Right: This magazine, Kimono Hime, is full of tips on contemporary ways to look good in a kimono. Modern fashionable women are paying attention. The magazine started the recent kimono boom. |
Kimono, the traditional clothing of the Japanese, are generally expensive to buy and difficult to put on, so they have gradually fallen out of favor. As time passed after World War II, fewer and fewer people wore them. Today, almost everyone in Japan wears Western-style clothes, except on festive occasions like coming-of-age ceremonies and weddings.
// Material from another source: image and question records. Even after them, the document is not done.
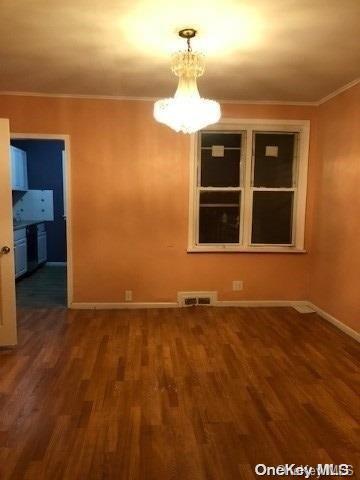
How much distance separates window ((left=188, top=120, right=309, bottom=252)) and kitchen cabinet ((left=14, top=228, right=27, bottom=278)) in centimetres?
302

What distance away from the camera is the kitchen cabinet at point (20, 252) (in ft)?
18.6

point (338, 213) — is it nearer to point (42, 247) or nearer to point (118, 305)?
point (118, 305)

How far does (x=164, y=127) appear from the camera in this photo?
14.2 ft

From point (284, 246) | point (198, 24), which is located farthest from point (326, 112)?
point (198, 24)

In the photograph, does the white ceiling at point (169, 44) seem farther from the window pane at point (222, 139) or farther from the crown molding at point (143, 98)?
the window pane at point (222, 139)

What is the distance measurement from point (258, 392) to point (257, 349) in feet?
2.52

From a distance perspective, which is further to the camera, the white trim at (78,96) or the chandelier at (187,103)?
the white trim at (78,96)

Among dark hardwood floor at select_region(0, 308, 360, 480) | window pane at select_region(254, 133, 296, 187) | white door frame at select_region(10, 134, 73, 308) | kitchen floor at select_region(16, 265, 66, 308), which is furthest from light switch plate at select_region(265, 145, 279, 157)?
kitchen floor at select_region(16, 265, 66, 308)

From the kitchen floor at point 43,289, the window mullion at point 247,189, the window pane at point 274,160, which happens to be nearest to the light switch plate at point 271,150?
the window pane at point 274,160

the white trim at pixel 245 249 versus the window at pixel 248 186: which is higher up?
the window at pixel 248 186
But over the last few years, it has become more common to see women in kimono on city streets.
"Compared to the situation about five years ago, the number of people wearing kimono has increased 30 or 40%. Young women used to shun kimono in the past, but are showing more and more interest in them now," says Yumioka Katsumi of Ichi no Kura, a store specializing in second-hand kimono in Tokyo's Harajuku district.
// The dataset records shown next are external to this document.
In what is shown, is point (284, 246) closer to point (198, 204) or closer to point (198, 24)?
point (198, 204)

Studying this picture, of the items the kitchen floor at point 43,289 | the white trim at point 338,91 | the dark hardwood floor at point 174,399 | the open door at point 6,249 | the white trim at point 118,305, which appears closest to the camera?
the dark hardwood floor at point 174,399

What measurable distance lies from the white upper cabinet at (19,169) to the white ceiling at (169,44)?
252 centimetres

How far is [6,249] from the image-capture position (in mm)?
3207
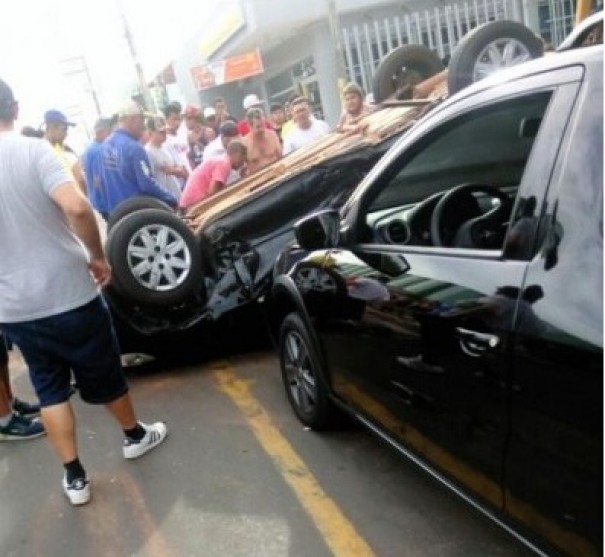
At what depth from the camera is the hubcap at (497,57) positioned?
4.55 meters

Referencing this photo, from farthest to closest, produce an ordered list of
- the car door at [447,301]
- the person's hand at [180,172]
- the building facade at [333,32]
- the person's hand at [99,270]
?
1. the building facade at [333,32]
2. the person's hand at [180,172]
3. the person's hand at [99,270]
4. the car door at [447,301]

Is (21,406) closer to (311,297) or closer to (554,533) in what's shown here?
(311,297)

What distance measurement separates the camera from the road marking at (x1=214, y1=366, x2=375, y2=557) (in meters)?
2.73

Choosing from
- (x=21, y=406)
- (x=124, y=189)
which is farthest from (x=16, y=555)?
(x=124, y=189)

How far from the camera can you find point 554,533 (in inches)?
72.6

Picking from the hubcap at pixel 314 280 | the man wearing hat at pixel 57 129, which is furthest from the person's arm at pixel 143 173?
the hubcap at pixel 314 280

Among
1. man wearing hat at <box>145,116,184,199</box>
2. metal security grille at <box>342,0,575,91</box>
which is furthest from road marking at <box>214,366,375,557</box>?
metal security grille at <box>342,0,575,91</box>

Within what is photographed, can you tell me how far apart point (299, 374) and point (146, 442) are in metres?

The kimono boom is being driven mainly by a magazine called Kimono Hime (published by Shodensha Inc.). Ever since the first issue appeared in 2002, the magazine has been presenting kimono as the new fashion. The 4th issue sold 300,000 copies, readership remains high, and models appearing inside have become fashion stars.
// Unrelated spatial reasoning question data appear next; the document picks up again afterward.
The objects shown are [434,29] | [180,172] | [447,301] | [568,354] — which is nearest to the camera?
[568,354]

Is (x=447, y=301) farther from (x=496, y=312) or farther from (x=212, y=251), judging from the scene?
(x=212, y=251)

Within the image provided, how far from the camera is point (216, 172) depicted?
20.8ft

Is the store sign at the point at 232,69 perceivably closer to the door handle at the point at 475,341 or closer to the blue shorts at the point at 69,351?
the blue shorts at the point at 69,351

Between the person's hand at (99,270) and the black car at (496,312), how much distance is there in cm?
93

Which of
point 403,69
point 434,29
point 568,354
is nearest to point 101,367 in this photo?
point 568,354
The editor-in-chief, Tanabe Mayumi, explains, "Women in their 20s and 30s are the ones fueling the boom. Some are tired of Western styles, and see the kimono as a new way to make a fashion statement."·
Silk kimono are extremely expensiveanywhere from several hundred thousand to several million yen each! But some new ones hitting the stores cost only around 10,000 yen because they are made out of wool, cotton or some other material used in Western clothes. One reason for the new popularity of kimono is that they cost no more than a Western outfit.
Another factor is the resale of second-hand kimono. Many were made in the first half of the 20th century. Prices vary, but because of their age they can be quite affordable. This has made them popular among the young crowd that recently woke up to the beauty of kimono, and among their seniors, who never gave up wearing them. Other reasons for their popularity include the patterns and color combinations, which set them apart from Western clothing.
This new trend has more people in kimono on everyday occasions, not just for festive events.
Tanabe says, "A kimono brings out a woman's personality more than Western clothing can. For example, with a kimono we can coordinate the entire outfit, trying out different obi sashes, sash fasteners, kanzashi hairpins and other accessories, choosing the ones that match the kimono and our sense of style. Quite a few people are choosing the kimono when they want to look a bit fashionable, like when they go out on a date, or to the theater with friends."
Kimono certainly look good, as the modern Japanese women wearing them prove.